:: Activity A ::
Reproduce the stretch of the passage on WebGL and cross-domain images from "Of course, much" through "(and video) data.", word for word.
:: Activity B ::
In the passage on WebGL and cross-domain images, what name is given to the concept of granting same-origin privileges to cross-domain resources when the resource server agrees?
:: Activity C ::
Carry on the passage about WebGL and CORS from the point where it stops.

Of course, much of this has changed because of the WebGL security issues. Originally WebGL was limited to using only same-origin image access for canvas textures, but a more recent version of the specification allowed for cross-domain image access. WebGL developers wanted to add images (and potentially video) from other domains as textures for their 3D creations. Unfortunately, when the WebGL specification and implementations enabled cross-domain image access, they also opened up a security violation: the WebGL could be manipulated in such a way as to create a “data leak”, giving the web pages access to actual image (and video) data.

In order to allow WebGL to proceed without having to tackle the functionality causing the data leak (I’m told a daunting task), the WebGL community requested and received a new attribute that can be added to the img, audio, and video elements in HTML5crossorigin. This attribute allows same-origin privileges with cross domain resources, as long as the resource server concurs with this use. This is a concept known as Cross-Origin Resource Sharing, or CORS.

CORS is another specification in work at the W3C. It originated as a way for web developers to access cross-domain resources using XMLHttpRequest (Ajax). The concept has since been expanded to include workarounds for the same-origin security restrictions in other uses, including the newest related to canvas tainting.

:: Data shown ::
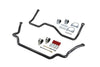 Belltech Sway Bar Set, 1-1/8" Rear - 95-05 SUV 2 Dr.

:: Response area A ::
Of course, much of this has changed because of the WebGL security issues. Originally WebGL was limited to using only same-origin image access for canvas textures, but a more recent version of the specification allowed for cross-domain image access. WebGL developers wanted to add images (and potentially video) from other domains as textures for their 3D creations. Unfortunately, when the WebGL specification and implementations enabled cross-domain image access, they also opened up a security violation: the WebGL could be manipulated in such a way as to create a “data leak”, giving the web pages access to actual image (and video) data.

:: Response area B ::
Cross-Origin Resource Sharing, or CORS.

:: Response area C ::
It sounds all peaches and cream except that there are issues related to the concept, especially when accessing image and video data from cloud services such as Amazon’s AWS or centralized image systems, such as Flickr. For CORS and the crossorigin attribute to work, these services must be willing to support CORS. The WebGL and other developers assumed the sites would be more than willing to do so. However, I know that Amazon has already expressed reservation about supporting CORS, and I wouldn’t be surprised if there wasn’t some reluctance on the part of other services.

I also had reservations about the breathlessly quick addition of crossorigin to HTML5, starting with the unanswered question, “What would WebGL had done if HTML5 was too far along in the recommendation track to add this change?” I still have concerns about quickly adding in functionality that routes around security protocols because another specification needs to have this functionality because of a security violation. I’ve long been a fan of 3D effort on the web, beginning with the earlier VRML and continuing with my interest in WebGL (I covered it in my Painting the Web book). However, I’m even more of a fan of web security. That and a stable specification. What would have happened if WebGL had made this request after HTML5 had progressed to candidate recommendation status?

Yes, I am a stick in the mud. I like stable specifications and secure web pages. I’m just old fashioned that way.

Anyway, for those wanting to integrate HTML5 video and canvas element, be aware of this very new functionality. You won’t find it included in the HTML5 Last Call document, you’ll only find it in the HTML5 editor’s draft.

Codec Support

You would expect to find tables with audio and video browser container/codec support littering the internet, and you do. The only problem is, none of the tables seem to agree.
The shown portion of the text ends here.